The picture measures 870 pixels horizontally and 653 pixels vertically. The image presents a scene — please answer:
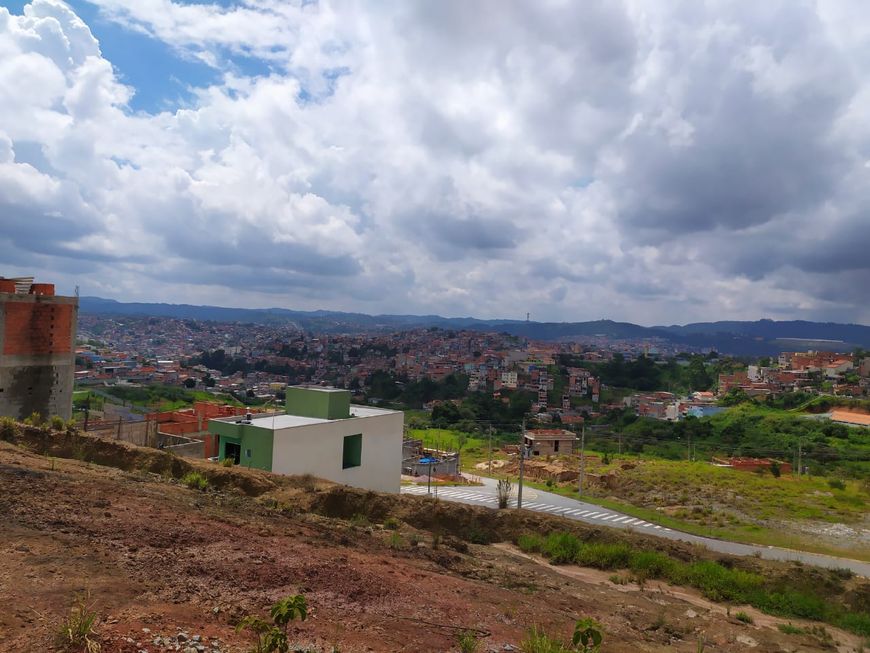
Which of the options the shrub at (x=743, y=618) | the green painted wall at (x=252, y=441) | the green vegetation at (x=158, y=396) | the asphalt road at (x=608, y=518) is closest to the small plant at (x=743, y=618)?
the shrub at (x=743, y=618)

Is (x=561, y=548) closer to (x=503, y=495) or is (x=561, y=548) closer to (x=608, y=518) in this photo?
(x=503, y=495)

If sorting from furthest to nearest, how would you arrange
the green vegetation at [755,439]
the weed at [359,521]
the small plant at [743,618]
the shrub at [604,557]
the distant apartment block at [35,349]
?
the green vegetation at [755,439] → the distant apartment block at [35,349] → the shrub at [604,557] → the weed at [359,521] → the small plant at [743,618]

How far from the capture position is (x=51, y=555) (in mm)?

### What is needed
Copy out every line of the records above word for word, leaving out the pictures.

### Full answer
The picture measures 870 pixels horizontally and 653 pixels vertically. The image presents a scene — please answer:
Which of the options the shrub at (x=743, y=618) | the green painted wall at (x=252, y=441) | the green vegetation at (x=158, y=396) | the asphalt road at (x=608, y=518) is closest to the small plant at (x=743, y=618)?
the shrub at (x=743, y=618)

Is (x=561, y=548) closer to (x=503, y=495) or is (x=561, y=548) closer to (x=608, y=518) in this photo?
(x=503, y=495)

If sorting from furthest to nearest, how would you arrange
the green vegetation at [755,439]
the weed at [359,521]
the small plant at [743,618]
the shrub at [604,557]
the distant apartment block at [35,349]
?
the green vegetation at [755,439] → the distant apartment block at [35,349] → the shrub at [604,557] → the weed at [359,521] → the small plant at [743,618]

How far from the capture position is (x=51, y=555) (in mm)?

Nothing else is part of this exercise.